▶ _PROBLEMS AND TASKS_
1. In the forum post about the Ribbon retry configuration, which packages have their logging level set to DEBUG?
2. Carry on the forum post about the Ribbon retry configuration with the next part, starting after its final sentence.

▶ _PASSAGE PROVIDED_
Search code examples
netflix-zuulspring-cloud-netflixspring-retry

Ribbon Retry Config not working


I have Spring Cloud packaged Zuul API Gateway running with the below configuration -

# Eureka Client Config to register ZUUL with Eureka
eureka:
client:
    healthcheck:
      enabled: true
    lease:
      duration: 5
    service-url:
      defaultZone: http://localhost:8761/eureka/

# Ribbon Global Config
ribbon:
  OkToRetryOnAllOperations: false
  ReadTimeout: 30000
  ConnectTimeout: 1000
  MaxTotalHttpConnections: 1600
  MaxConnectionsPerHost: 800
  MaxAutoRetries: 11
  MaxAutoRetriesNextServer: 111

# Ribbon Named Client Config for Ingest API
ingestService:
  ribbon:
    eureka:
      enabled: false
    NIWSServerListClassName: com.netflix.loadbalancer.ConfigurationBasedServerList
    listOfServers: http://test-nlb-zuul-us-west-2c-6af11a3ede8a872a.elb.us-west-2.amazonaws.com
    OkToRetryOnAllOperations: true
    MaxAutoRetries: 1
    MaxAutoRetriesNextServer: 1
    MaxTotalHttpConnections: 500
    MaxConnectionsPerHost: 200
    retryableStatusCodes: 500, 501, 502, 503
    ReadTimeout: 10000
    ConnectTimeout: 1000

# Zuul Routes
zuul:
  debug:
    request: true
    parameter: true
  host: # timeout config for direct URL based requests from Zuul to external URLs
    connect-timeout-millis: 10000
    socket-timeout-millis: 20000
  ignored-services: '*'
  routes:
    ingest:
      path: /ingest/**
      retryable: true
      stripPrefix: false
      serviceId: ingestService

management.security.enabled : false

spring:
  application:
    name: zuul-gateway
  cloud:
    loadbalancer:
      retry:
        enabled: true

logging:
  level:
    org:
      springframework:
        retry: DEBUG
      apache:
        http: DEBUG
    com:
      netflix:
        ribbon: DEBUG
        eureka: DEBUG
        discovery: DEBUG

hystrix:
  command:
    default:
      execution:
        isolation:
          strategy: THREAD
          thread:
            timeoutInMilliseconds: 30000

When I hit the zuul /ingest endpoint, the request gets redirected to the server listed under the ribbon serviceId configuration for ingestService. However, I see that the ribbon retry configuration is completely ignored.

▶ _DATASET SECTION_
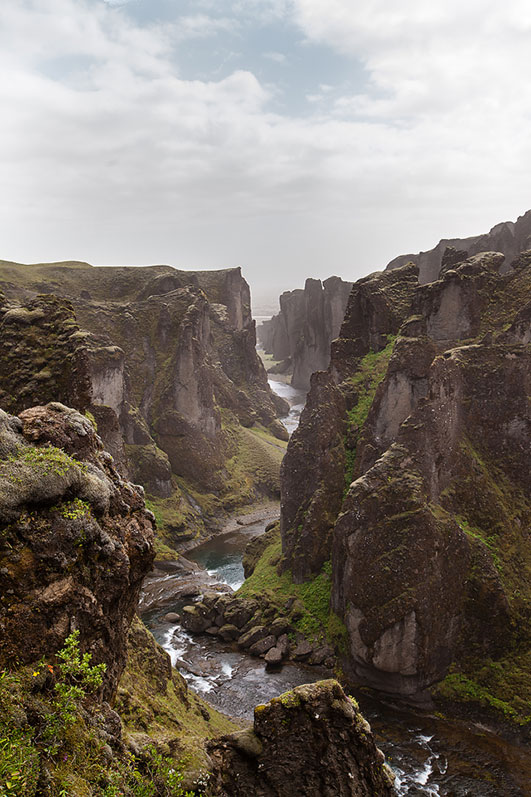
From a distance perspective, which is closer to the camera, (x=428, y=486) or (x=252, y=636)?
(x=428, y=486)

▶ _OUTPUTS FOR THE TASKS_
1.
- org.springframework.retry
- org.apache.http
- com.netflix.ribbon
- com.netflix.eureka
- com.netflix.discovery

2.
When there is a HTTP 500 errors from the server temporarily, both the global ribbon config - ribbon.MaxAutoRetries=11 and the named client config - ingestService.ribbon.MaxAutoRetries=1 are ignored. I see retries are happening exactly 10 times which I have no clue where that retry config is coming from which seems totally against the documentation available. I am not sure where to start debugging as I new to the whole netflix ecosystem of tools. Wanted to check if there was some config error I was making. Please advice.

Here is my pom.xml

<?xml version="1.0" encoding="UTF-8"?>
<project xmlns="http://maven.apache.org/POM/4.0.0" xmlns:xsi="http://www.w3.org/2001/XMLSchema-instance"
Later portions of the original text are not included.